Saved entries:

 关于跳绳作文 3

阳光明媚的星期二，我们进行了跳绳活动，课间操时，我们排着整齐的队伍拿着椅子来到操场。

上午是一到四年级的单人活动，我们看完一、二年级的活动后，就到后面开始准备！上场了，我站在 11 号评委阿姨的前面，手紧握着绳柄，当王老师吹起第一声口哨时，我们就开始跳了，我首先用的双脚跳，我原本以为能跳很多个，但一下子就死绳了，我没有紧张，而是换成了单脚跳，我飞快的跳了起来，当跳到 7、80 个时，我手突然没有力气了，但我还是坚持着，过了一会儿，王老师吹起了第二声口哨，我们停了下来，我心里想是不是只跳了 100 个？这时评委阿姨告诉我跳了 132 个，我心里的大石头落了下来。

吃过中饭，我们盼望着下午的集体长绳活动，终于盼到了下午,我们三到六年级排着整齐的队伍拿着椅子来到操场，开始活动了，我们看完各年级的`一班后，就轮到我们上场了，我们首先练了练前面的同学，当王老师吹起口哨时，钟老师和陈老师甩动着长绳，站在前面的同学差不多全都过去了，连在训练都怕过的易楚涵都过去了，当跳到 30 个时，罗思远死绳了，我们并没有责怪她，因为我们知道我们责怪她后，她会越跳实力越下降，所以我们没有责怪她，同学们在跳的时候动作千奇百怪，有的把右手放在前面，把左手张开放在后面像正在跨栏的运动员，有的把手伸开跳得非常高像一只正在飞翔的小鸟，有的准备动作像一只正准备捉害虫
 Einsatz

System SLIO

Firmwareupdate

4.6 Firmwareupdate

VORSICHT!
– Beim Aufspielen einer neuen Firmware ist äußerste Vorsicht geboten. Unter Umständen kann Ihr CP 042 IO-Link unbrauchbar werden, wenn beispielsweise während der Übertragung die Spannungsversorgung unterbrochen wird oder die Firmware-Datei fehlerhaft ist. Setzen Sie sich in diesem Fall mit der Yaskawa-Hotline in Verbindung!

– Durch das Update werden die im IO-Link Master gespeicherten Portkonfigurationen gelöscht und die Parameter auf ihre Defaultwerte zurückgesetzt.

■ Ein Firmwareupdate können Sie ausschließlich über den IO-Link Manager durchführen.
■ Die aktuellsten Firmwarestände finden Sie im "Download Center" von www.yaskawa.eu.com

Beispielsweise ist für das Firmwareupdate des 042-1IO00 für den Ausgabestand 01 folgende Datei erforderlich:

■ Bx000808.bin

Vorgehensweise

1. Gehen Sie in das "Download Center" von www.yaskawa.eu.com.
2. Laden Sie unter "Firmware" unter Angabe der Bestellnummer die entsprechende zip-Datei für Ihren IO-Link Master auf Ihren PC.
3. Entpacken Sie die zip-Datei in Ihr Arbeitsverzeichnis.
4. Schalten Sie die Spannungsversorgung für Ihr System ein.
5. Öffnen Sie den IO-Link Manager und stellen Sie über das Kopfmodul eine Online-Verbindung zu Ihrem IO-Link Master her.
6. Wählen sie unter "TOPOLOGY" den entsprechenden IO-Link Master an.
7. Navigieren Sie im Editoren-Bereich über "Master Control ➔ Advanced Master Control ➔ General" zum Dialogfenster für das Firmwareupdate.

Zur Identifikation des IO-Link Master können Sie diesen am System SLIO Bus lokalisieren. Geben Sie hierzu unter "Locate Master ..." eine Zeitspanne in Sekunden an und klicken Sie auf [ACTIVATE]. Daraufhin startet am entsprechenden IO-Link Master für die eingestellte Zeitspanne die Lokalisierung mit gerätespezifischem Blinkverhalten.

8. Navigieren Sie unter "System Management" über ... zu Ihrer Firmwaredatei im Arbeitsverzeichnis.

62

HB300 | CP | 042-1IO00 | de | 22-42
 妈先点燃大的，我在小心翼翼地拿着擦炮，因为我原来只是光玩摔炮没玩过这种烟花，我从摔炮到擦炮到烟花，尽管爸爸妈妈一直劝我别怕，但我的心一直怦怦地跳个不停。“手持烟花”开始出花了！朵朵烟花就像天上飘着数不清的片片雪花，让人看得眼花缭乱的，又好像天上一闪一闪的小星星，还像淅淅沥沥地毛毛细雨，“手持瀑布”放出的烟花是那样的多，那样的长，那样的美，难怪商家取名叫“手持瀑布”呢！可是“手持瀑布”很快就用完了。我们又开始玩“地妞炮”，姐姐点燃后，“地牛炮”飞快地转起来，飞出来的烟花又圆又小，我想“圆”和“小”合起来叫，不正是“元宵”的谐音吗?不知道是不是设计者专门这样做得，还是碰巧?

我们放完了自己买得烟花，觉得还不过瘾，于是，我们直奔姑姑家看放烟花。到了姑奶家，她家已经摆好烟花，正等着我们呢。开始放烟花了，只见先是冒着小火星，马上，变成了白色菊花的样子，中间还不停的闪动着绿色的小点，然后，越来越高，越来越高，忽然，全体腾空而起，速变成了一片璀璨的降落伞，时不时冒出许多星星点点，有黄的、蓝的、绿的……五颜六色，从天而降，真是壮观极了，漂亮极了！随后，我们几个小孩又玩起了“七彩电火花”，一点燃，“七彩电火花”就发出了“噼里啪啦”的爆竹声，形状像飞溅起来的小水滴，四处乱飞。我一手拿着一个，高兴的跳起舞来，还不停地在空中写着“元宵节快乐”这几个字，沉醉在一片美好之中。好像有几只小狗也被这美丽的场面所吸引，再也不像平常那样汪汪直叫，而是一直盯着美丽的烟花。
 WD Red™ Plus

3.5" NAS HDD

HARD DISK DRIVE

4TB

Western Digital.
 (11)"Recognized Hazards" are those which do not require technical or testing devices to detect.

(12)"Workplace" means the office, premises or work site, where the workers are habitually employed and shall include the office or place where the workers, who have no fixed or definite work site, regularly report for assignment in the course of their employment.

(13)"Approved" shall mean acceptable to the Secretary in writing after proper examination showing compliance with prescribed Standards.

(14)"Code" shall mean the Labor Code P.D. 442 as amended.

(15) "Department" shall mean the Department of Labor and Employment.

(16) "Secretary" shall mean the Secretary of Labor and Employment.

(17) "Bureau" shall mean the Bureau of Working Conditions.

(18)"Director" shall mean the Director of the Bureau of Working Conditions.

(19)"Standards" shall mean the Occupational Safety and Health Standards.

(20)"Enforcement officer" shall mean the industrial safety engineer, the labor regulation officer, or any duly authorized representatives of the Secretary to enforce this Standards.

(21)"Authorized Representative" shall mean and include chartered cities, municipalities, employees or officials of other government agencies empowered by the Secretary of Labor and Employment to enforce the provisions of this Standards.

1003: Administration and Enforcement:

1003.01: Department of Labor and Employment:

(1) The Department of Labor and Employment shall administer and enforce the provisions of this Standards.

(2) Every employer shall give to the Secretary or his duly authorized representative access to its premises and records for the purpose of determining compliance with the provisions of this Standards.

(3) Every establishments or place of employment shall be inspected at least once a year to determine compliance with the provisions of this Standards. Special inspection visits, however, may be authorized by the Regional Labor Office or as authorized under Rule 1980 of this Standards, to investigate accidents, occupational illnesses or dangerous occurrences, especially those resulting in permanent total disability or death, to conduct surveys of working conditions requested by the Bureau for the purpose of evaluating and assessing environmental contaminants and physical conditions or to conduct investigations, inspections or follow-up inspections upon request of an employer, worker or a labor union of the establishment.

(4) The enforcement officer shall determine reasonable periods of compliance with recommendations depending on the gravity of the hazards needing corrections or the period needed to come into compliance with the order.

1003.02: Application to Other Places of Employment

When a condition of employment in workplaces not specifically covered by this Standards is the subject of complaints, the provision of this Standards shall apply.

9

* _PROBLEM TO WORK ON_:
Make a list of all lines in the data that contain "Bureau".

* _EXPECTED ANSWER_:
(17) "Bureau" shall mean the Bureau of Working Conditions.
(18)"Director" shall mean the Director of the Bureau of Working Conditions.
(3) Every establishments or place of employment shall be inspected at least once a year to determine compliance with the provisions of this Standards. Special inspection visits, however, may be authorized by the Regional Labor Office or as authorized under Rule 1980 of this Standards, to investigate accidents, occupational illnesses or dangerous occurrences, especially those resulting in permanent total disability or death, to conduct surveys of working conditions requested by the Bureau for the purpose of evaluating and assessing environmental contaminants and physical conditions or to conduct investigations, inspections or follow-up inspections upon request of an employer, worker or a labor union of the establishment.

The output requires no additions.